▸ ENUNCIADO
Indica qué considera Cicerón determinante para que haya república, según la fuente.

A todas estas observaciones, Cicerón añade una crucial: para que haya república (que puede ser monárquica, aristocrática, democrática o mixta) es determi-

nante que se reconozca un Derecho que no está a disposición de nadie. Ni de los ricos, ni de los poderosos ni de la mayoría. Si no se reconoce ese Derecho no puede haber república, sino tiranía, aunque sea la tiranía de las turbas.46

Lo que según los clásicos es imprescindible es conservar siempre en mente que el régimen de la ciudad es un reflejo del carácter de los principales ciudadanos. Resulta absolutamente ridículo intentar legislar para obtener un régimen perfecto sin contar con la virtud. Y esto por dos razones. La primera, porque el buen régimen es precisamente aquel en que los ciudadanos son virtuosos, puesto que ese es el fin de la política, como hemos visto. Y, en segundo lugar, porque la ciudadela del alma y de las instituciones por igual está constituida por la sabiduría y la prudencia, y estas solo se pueden defender con razones sabias, como dice Platón en República VIII y IX. De nada le sirve al falso politólogo diseñar un sistema de perfecta separación de poderes si después, por ejemplo, los partidos despóticos conquistan los tres poderes. Bien sabía Manuel García Pelayo que existe un problema insoluble para esos falsos sabios que se pasan la vida diseñando sistemas tan seguros que no requieren que los hombres sean buenos:47 quis custodit custodem? Y también conocía que la solución cristiano-latina es quizá la mejor que se haya dado a este problema: los "espejos de príncipes" en que se propone a los gobernantes como modelo a Cristo, Rey del Universo; y se les recuerda que, al morir, serán juzgados por ese Juez.48

Se descubre en el abandono del saber clásico por parte de los ilustrados un rechazo de la jerarquía propia de toda sociedad política y del saber político, que ordena la estructura de cada sociedad a su bien común. Tal rechazo del saber (y de la experiencia más elemental) me parecería inexplicable si la Declaración de los Derechos del Hombre de 1789, no se nos mostrara como inspirada en ideologías de filiación volteriana, como la primera aparición masiva y exitosa de una esperanza escatológica intramundana, que enmascara una voraz voluntad de poder, igual que el utopismo de Marx o Lenin49 o Mao. Se trataría de un movimiento, según apunta Barruel,50 que arrancaría con las herejías cátara, valdense y albigense, pasaría por los husitas, continuaría con los puritanos británicos, y reaparecería en el Continente europeo a partir del siglo XVIII. No es raro, pues, que recuerde fuertemente aquel lúcido fragmento de la shakespereana Troilus and Cressida, que responde a la misma época que Voegelin está comentando en el texto de la Nueva ciencia de la política transcrito al inicio de estas páginas (la Inglaterra de los siglos XVI-XVII):51

Oh, cuando se sacude la jerarquía,
que es la escalera hacia todos los altos designios,
entonces se enferma la empresa común. ¿Cómo podrían las comunidades,
subsistir en su lugar auténtico, si no es por la jerarquía
(jerarquías en las escuelas y en las hermandades de las ciudades,
el comercio pacífico desde playas separadas,
La primogenitura y el nacimiento debido,
la prerrogativa de la edad, las coronas, los cetros y laureles)?

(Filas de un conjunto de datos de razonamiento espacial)
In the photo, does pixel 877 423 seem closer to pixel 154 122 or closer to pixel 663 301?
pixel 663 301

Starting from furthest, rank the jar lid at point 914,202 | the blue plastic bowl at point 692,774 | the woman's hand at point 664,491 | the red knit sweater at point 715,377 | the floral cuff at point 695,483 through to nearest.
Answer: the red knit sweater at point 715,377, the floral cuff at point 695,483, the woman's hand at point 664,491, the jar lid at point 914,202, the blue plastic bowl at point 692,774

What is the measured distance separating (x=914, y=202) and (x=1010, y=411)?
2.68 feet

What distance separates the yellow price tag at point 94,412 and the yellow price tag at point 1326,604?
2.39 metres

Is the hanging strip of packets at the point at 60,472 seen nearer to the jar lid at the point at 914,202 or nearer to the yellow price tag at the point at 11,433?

▸ RESPUESTA
Que se reconozca un Derecho que no está a disposición de nadie: ni de los ricos, ni de los poderosos ni de la mayoría.